Nel furore del genio belliniano

L'appuntamento più atteso della Quinta edizione del Bellini International Context, la rassegna multidisciplinare dedicata ogni anno, grazie alla Regione Siciliana e alla cooperazione tra le città di Catania, Messina e Palermo, presenti anche con le loro principali istituzioni liriche e culturali, al Cigno, ai suoi melodrammi e al suo tempo, era senza dubbio l'allestimento de Il Pirata, l'opera che segnò il primo grande trionfo di Bellini sulla scena lirica internazionale, con la prima del 27 ottobre 1827 alla Scala di Milano, esordio salutato da un enorme successo che aprì al Cigno le porte della sua sfolgorante, ma purtroppo brevissima carriera. Come ogni anno, l'opera è stata data al Bellini di Catania il 23 settembre, giorno della morte del compositore, della quale quest'anno ricorre il 190° anniversario, in un'unica rappresentazione, scelta questa abbastanza discutibile, dato che, a giudicare dall'affluenza del pubblico, composto in buona parte da turisti, sarebbe stato sicuramente meglio aggiungere almeno una replica, se non altro per consentire a un più ampio numero di appassionati e neofiti, considerato anche il costo contenutissimo del biglietto, di godere delle musiche dell'autore di Norma, con uno spettacolo per molti versi sicuramente riuscito e accattivante.

RIGHE DI DATI:
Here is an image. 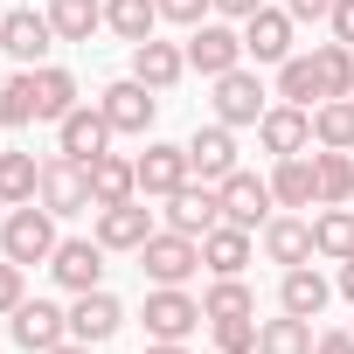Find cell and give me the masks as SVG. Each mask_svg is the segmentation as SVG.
Here are the masks:
<instances>
[{"mask_svg":"<svg viewBox=\"0 0 354 354\" xmlns=\"http://www.w3.org/2000/svg\"><path fill=\"white\" fill-rule=\"evenodd\" d=\"M56 216L49 209H35V202H21L15 216H0V250H8L15 264H49L56 257Z\"/></svg>","mask_w":354,"mask_h":354,"instance_id":"obj_1","label":"cell"},{"mask_svg":"<svg viewBox=\"0 0 354 354\" xmlns=\"http://www.w3.org/2000/svg\"><path fill=\"white\" fill-rule=\"evenodd\" d=\"M139 271H146L153 285H181V278L202 271V243L181 236V230H153V236L139 243Z\"/></svg>","mask_w":354,"mask_h":354,"instance_id":"obj_2","label":"cell"},{"mask_svg":"<svg viewBox=\"0 0 354 354\" xmlns=\"http://www.w3.org/2000/svg\"><path fill=\"white\" fill-rule=\"evenodd\" d=\"M236 63H243V35H236V28H223V21H195V28H188V70L230 77Z\"/></svg>","mask_w":354,"mask_h":354,"instance_id":"obj_3","label":"cell"},{"mask_svg":"<svg viewBox=\"0 0 354 354\" xmlns=\"http://www.w3.org/2000/svg\"><path fill=\"white\" fill-rule=\"evenodd\" d=\"M42 209L49 216H84V209H97L91 202V174H84V160H49L42 167Z\"/></svg>","mask_w":354,"mask_h":354,"instance_id":"obj_4","label":"cell"},{"mask_svg":"<svg viewBox=\"0 0 354 354\" xmlns=\"http://www.w3.org/2000/svg\"><path fill=\"white\" fill-rule=\"evenodd\" d=\"M202 319H209V313H202L181 285H160V292L146 299V333H153V340H188Z\"/></svg>","mask_w":354,"mask_h":354,"instance_id":"obj_5","label":"cell"},{"mask_svg":"<svg viewBox=\"0 0 354 354\" xmlns=\"http://www.w3.org/2000/svg\"><path fill=\"white\" fill-rule=\"evenodd\" d=\"M49 271H56V285H70V292H97V285H104V243H97V236H70V243H56Z\"/></svg>","mask_w":354,"mask_h":354,"instance_id":"obj_6","label":"cell"},{"mask_svg":"<svg viewBox=\"0 0 354 354\" xmlns=\"http://www.w3.org/2000/svg\"><path fill=\"white\" fill-rule=\"evenodd\" d=\"M223 223V188H174L167 195V230H181V236H209Z\"/></svg>","mask_w":354,"mask_h":354,"instance_id":"obj_7","label":"cell"},{"mask_svg":"<svg viewBox=\"0 0 354 354\" xmlns=\"http://www.w3.org/2000/svg\"><path fill=\"white\" fill-rule=\"evenodd\" d=\"M223 188V223H236V230H257V223H271V181H257V174H230V181H216Z\"/></svg>","mask_w":354,"mask_h":354,"instance_id":"obj_8","label":"cell"},{"mask_svg":"<svg viewBox=\"0 0 354 354\" xmlns=\"http://www.w3.org/2000/svg\"><path fill=\"white\" fill-rule=\"evenodd\" d=\"M264 111H271V104H264V84H257L243 63H236L230 77H216V118H223V125H257Z\"/></svg>","mask_w":354,"mask_h":354,"instance_id":"obj_9","label":"cell"},{"mask_svg":"<svg viewBox=\"0 0 354 354\" xmlns=\"http://www.w3.org/2000/svg\"><path fill=\"white\" fill-rule=\"evenodd\" d=\"M257 139H264V153L292 160V153L313 146V111H306V104H271V111L257 118Z\"/></svg>","mask_w":354,"mask_h":354,"instance_id":"obj_10","label":"cell"},{"mask_svg":"<svg viewBox=\"0 0 354 354\" xmlns=\"http://www.w3.org/2000/svg\"><path fill=\"white\" fill-rule=\"evenodd\" d=\"M15 340H21L28 354H49V347L70 340V313H56L49 299H21V306H15Z\"/></svg>","mask_w":354,"mask_h":354,"instance_id":"obj_11","label":"cell"},{"mask_svg":"<svg viewBox=\"0 0 354 354\" xmlns=\"http://www.w3.org/2000/svg\"><path fill=\"white\" fill-rule=\"evenodd\" d=\"M49 42H56L49 15H35V8H15V15H0V49H8L15 63H42V56H49Z\"/></svg>","mask_w":354,"mask_h":354,"instance_id":"obj_12","label":"cell"},{"mask_svg":"<svg viewBox=\"0 0 354 354\" xmlns=\"http://www.w3.org/2000/svg\"><path fill=\"white\" fill-rule=\"evenodd\" d=\"M118 326H125V306H118L104 285H97V292H77V306H70V340H91V347H97V340H111Z\"/></svg>","mask_w":354,"mask_h":354,"instance_id":"obj_13","label":"cell"},{"mask_svg":"<svg viewBox=\"0 0 354 354\" xmlns=\"http://www.w3.org/2000/svg\"><path fill=\"white\" fill-rule=\"evenodd\" d=\"M132 167H139V195H174V188H188V174H195L188 146H146Z\"/></svg>","mask_w":354,"mask_h":354,"instance_id":"obj_14","label":"cell"},{"mask_svg":"<svg viewBox=\"0 0 354 354\" xmlns=\"http://www.w3.org/2000/svg\"><path fill=\"white\" fill-rule=\"evenodd\" d=\"M243 56L285 63V56H292V15H285V8H257V15L243 21Z\"/></svg>","mask_w":354,"mask_h":354,"instance_id":"obj_15","label":"cell"},{"mask_svg":"<svg viewBox=\"0 0 354 354\" xmlns=\"http://www.w3.org/2000/svg\"><path fill=\"white\" fill-rule=\"evenodd\" d=\"M153 111H160V91H146L139 77H125V84L104 91V118H111V132H146Z\"/></svg>","mask_w":354,"mask_h":354,"instance_id":"obj_16","label":"cell"},{"mask_svg":"<svg viewBox=\"0 0 354 354\" xmlns=\"http://www.w3.org/2000/svg\"><path fill=\"white\" fill-rule=\"evenodd\" d=\"M56 132H63V153H70V160H84V167L111 146V118H104V104H97V111H91V104H77L70 118H56Z\"/></svg>","mask_w":354,"mask_h":354,"instance_id":"obj_17","label":"cell"},{"mask_svg":"<svg viewBox=\"0 0 354 354\" xmlns=\"http://www.w3.org/2000/svg\"><path fill=\"white\" fill-rule=\"evenodd\" d=\"M132 77H139L146 91H174V84L188 77V49H174V42H153V35H146V42L132 49Z\"/></svg>","mask_w":354,"mask_h":354,"instance_id":"obj_18","label":"cell"},{"mask_svg":"<svg viewBox=\"0 0 354 354\" xmlns=\"http://www.w3.org/2000/svg\"><path fill=\"white\" fill-rule=\"evenodd\" d=\"M188 167L202 174V181H230V174H236V139H230V125H202V132L188 139Z\"/></svg>","mask_w":354,"mask_h":354,"instance_id":"obj_19","label":"cell"},{"mask_svg":"<svg viewBox=\"0 0 354 354\" xmlns=\"http://www.w3.org/2000/svg\"><path fill=\"white\" fill-rule=\"evenodd\" d=\"M153 236V216L139 209V202H111V209H97V243L104 250H139Z\"/></svg>","mask_w":354,"mask_h":354,"instance_id":"obj_20","label":"cell"},{"mask_svg":"<svg viewBox=\"0 0 354 354\" xmlns=\"http://www.w3.org/2000/svg\"><path fill=\"white\" fill-rule=\"evenodd\" d=\"M84 174H91V202H97V209H111V202H132V195H139V167H132V160H118V153H97Z\"/></svg>","mask_w":354,"mask_h":354,"instance_id":"obj_21","label":"cell"},{"mask_svg":"<svg viewBox=\"0 0 354 354\" xmlns=\"http://www.w3.org/2000/svg\"><path fill=\"white\" fill-rule=\"evenodd\" d=\"M202 264H209L216 278H236V271L250 264V230H236V223H216V230L202 236Z\"/></svg>","mask_w":354,"mask_h":354,"instance_id":"obj_22","label":"cell"},{"mask_svg":"<svg viewBox=\"0 0 354 354\" xmlns=\"http://www.w3.org/2000/svg\"><path fill=\"white\" fill-rule=\"evenodd\" d=\"M326 299H333V292H326V278H319L313 264H292V271H285V285H278V306H285V313H299V319H319V313H326Z\"/></svg>","mask_w":354,"mask_h":354,"instance_id":"obj_23","label":"cell"},{"mask_svg":"<svg viewBox=\"0 0 354 354\" xmlns=\"http://www.w3.org/2000/svg\"><path fill=\"white\" fill-rule=\"evenodd\" d=\"M271 195H278L285 209H313V202H319V167H313L306 153L278 160V174H271Z\"/></svg>","mask_w":354,"mask_h":354,"instance_id":"obj_24","label":"cell"},{"mask_svg":"<svg viewBox=\"0 0 354 354\" xmlns=\"http://www.w3.org/2000/svg\"><path fill=\"white\" fill-rule=\"evenodd\" d=\"M264 257L271 264H306L313 257V223H299V216H278V223H264Z\"/></svg>","mask_w":354,"mask_h":354,"instance_id":"obj_25","label":"cell"},{"mask_svg":"<svg viewBox=\"0 0 354 354\" xmlns=\"http://www.w3.org/2000/svg\"><path fill=\"white\" fill-rule=\"evenodd\" d=\"M49 28H56V42H91L104 28V8L97 0H49Z\"/></svg>","mask_w":354,"mask_h":354,"instance_id":"obj_26","label":"cell"},{"mask_svg":"<svg viewBox=\"0 0 354 354\" xmlns=\"http://www.w3.org/2000/svg\"><path fill=\"white\" fill-rule=\"evenodd\" d=\"M35 195H42V167H35V153H0V202L21 209V202H35Z\"/></svg>","mask_w":354,"mask_h":354,"instance_id":"obj_27","label":"cell"},{"mask_svg":"<svg viewBox=\"0 0 354 354\" xmlns=\"http://www.w3.org/2000/svg\"><path fill=\"white\" fill-rule=\"evenodd\" d=\"M278 97H285V104H306V111H313V97L326 104L319 63H313V56H285V63H278Z\"/></svg>","mask_w":354,"mask_h":354,"instance_id":"obj_28","label":"cell"},{"mask_svg":"<svg viewBox=\"0 0 354 354\" xmlns=\"http://www.w3.org/2000/svg\"><path fill=\"white\" fill-rule=\"evenodd\" d=\"M313 319H299V313H285V319H264L257 326V354H313Z\"/></svg>","mask_w":354,"mask_h":354,"instance_id":"obj_29","label":"cell"},{"mask_svg":"<svg viewBox=\"0 0 354 354\" xmlns=\"http://www.w3.org/2000/svg\"><path fill=\"white\" fill-rule=\"evenodd\" d=\"M77 111V77L70 70H35V118H70Z\"/></svg>","mask_w":354,"mask_h":354,"instance_id":"obj_30","label":"cell"},{"mask_svg":"<svg viewBox=\"0 0 354 354\" xmlns=\"http://www.w3.org/2000/svg\"><path fill=\"white\" fill-rule=\"evenodd\" d=\"M313 139L333 146V153H347V146H354V97H326V104L313 111Z\"/></svg>","mask_w":354,"mask_h":354,"instance_id":"obj_31","label":"cell"},{"mask_svg":"<svg viewBox=\"0 0 354 354\" xmlns=\"http://www.w3.org/2000/svg\"><path fill=\"white\" fill-rule=\"evenodd\" d=\"M104 21L139 49V42L153 35V21H160V0H104Z\"/></svg>","mask_w":354,"mask_h":354,"instance_id":"obj_32","label":"cell"},{"mask_svg":"<svg viewBox=\"0 0 354 354\" xmlns=\"http://www.w3.org/2000/svg\"><path fill=\"white\" fill-rule=\"evenodd\" d=\"M313 250L347 264V257H354V209H326V216L313 223Z\"/></svg>","mask_w":354,"mask_h":354,"instance_id":"obj_33","label":"cell"},{"mask_svg":"<svg viewBox=\"0 0 354 354\" xmlns=\"http://www.w3.org/2000/svg\"><path fill=\"white\" fill-rule=\"evenodd\" d=\"M313 167H319V209H340V202H347V195H354V160H347V153H333V146H326V153H319V160H313Z\"/></svg>","mask_w":354,"mask_h":354,"instance_id":"obj_34","label":"cell"},{"mask_svg":"<svg viewBox=\"0 0 354 354\" xmlns=\"http://www.w3.org/2000/svg\"><path fill=\"white\" fill-rule=\"evenodd\" d=\"M202 313H209V319H243V313H257V292H250L243 278H216L209 299H202Z\"/></svg>","mask_w":354,"mask_h":354,"instance_id":"obj_35","label":"cell"},{"mask_svg":"<svg viewBox=\"0 0 354 354\" xmlns=\"http://www.w3.org/2000/svg\"><path fill=\"white\" fill-rule=\"evenodd\" d=\"M313 63H319V84H326V97H347V91H354V49H347V42H326V49H313Z\"/></svg>","mask_w":354,"mask_h":354,"instance_id":"obj_36","label":"cell"},{"mask_svg":"<svg viewBox=\"0 0 354 354\" xmlns=\"http://www.w3.org/2000/svg\"><path fill=\"white\" fill-rule=\"evenodd\" d=\"M0 125H35V70L0 84Z\"/></svg>","mask_w":354,"mask_h":354,"instance_id":"obj_37","label":"cell"},{"mask_svg":"<svg viewBox=\"0 0 354 354\" xmlns=\"http://www.w3.org/2000/svg\"><path fill=\"white\" fill-rule=\"evenodd\" d=\"M216 347L223 354H257V319L243 313V319H216Z\"/></svg>","mask_w":354,"mask_h":354,"instance_id":"obj_38","label":"cell"},{"mask_svg":"<svg viewBox=\"0 0 354 354\" xmlns=\"http://www.w3.org/2000/svg\"><path fill=\"white\" fill-rule=\"evenodd\" d=\"M209 8H216V0H160V21H181V28H195Z\"/></svg>","mask_w":354,"mask_h":354,"instance_id":"obj_39","label":"cell"},{"mask_svg":"<svg viewBox=\"0 0 354 354\" xmlns=\"http://www.w3.org/2000/svg\"><path fill=\"white\" fill-rule=\"evenodd\" d=\"M21 306V264L8 257V264H0V313H15Z\"/></svg>","mask_w":354,"mask_h":354,"instance_id":"obj_40","label":"cell"},{"mask_svg":"<svg viewBox=\"0 0 354 354\" xmlns=\"http://www.w3.org/2000/svg\"><path fill=\"white\" fill-rule=\"evenodd\" d=\"M285 15H292V21H326L333 0H285Z\"/></svg>","mask_w":354,"mask_h":354,"instance_id":"obj_41","label":"cell"},{"mask_svg":"<svg viewBox=\"0 0 354 354\" xmlns=\"http://www.w3.org/2000/svg\"><path fill=\"white\" fill-rule=\"evenodd\" d=\"M326 21H333V35L354 49V0H333V15H326Z\"/></svg>","mask_w":354,"mask_h":354,"instance_id":"obj_42","label":"cell"},{"mask_svg":"<svg viewBox=\"0 0 354 354\" xmlns=\"http://www.w3.org/2000/svg\"><path fill=\"white\" fill-rule=\"evenodd\" d=\"M313 354H354V333H319Z\"/></svg>","mask_w":354,"mask_h":354,"instance_id":"obj_43","label":"cell"},{"mask_svg":"<svg viewBox=\"0 0 354 354\" xmlns=\"http://www.w3.org/2000/svg\"><path fill=\"white\" fill-rule=\"evenodd\" d=\"M216 8H223V15H230V21H250V15H257V8H264V0H216Z\"/></svg>","mask_w":354,"mask_h":354,"instance_id":"obj_44","label":"cell"},{"mask_svg":"<svg viewBox=\"0 0 354 354\" xmlns=\"http://www.w3.org/2000/svg\"><path fill=\"white\" fill-rule=\"evenodd\" d=\"M146 354H188V347H181V340H153Z\"/></svg>","mask_w":354,"mask_h":354,"instance_id":"obj_45","label":"cell"},{"mask_svg":"<svg viewBox=\"0 0 354 354\" xmlns=\"http://www.w3.org/2000/svg\"><path fill=\"white\" fill-rule=\"evenodd\" d=\"M49 354H91V340H63V347H49Z\"/></svg>","mask_w":354,"mask_h":354,"instance_id":"obj_46","label":"cell"},{"mask_svg":"<svg viewBox=\"0 0 354 354\" xmlns=\"http://www.w3.org/2000/svg\"><path fill=\"white\" fill-rule=\"evenodd\" d=\"M340 292H347V299H354V257H347V264H340Z\"/></svg>","mask_w":354,"mask_h":354,"instance_id":"obj_47","label":"cell"}]
</instances>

SCOPO DEL COMPITO: Stabilisci se ciascuna delle seguenti affermazioni concorda con il testo fornito. Rispondi sì o no e riporta tra virgolette le parole del testo che lo dimostrano. (a) La prima del Pirata si tenne alla Scala di Milano il 27 ottobre 1827. (b) A Catania l'opera è stata rappresentata in più serate. (c) Il biglietto per lo spettacolo aveva un costo elevato.

RISULTATO ATTESO:
(a) Sì: «con la prima del 27 ottobre 1827 alla Scala di Milano».
(b) No: «in un'unica rappresentazione».
(c) No: «considerato anche il costo contenutissimo del biglietto».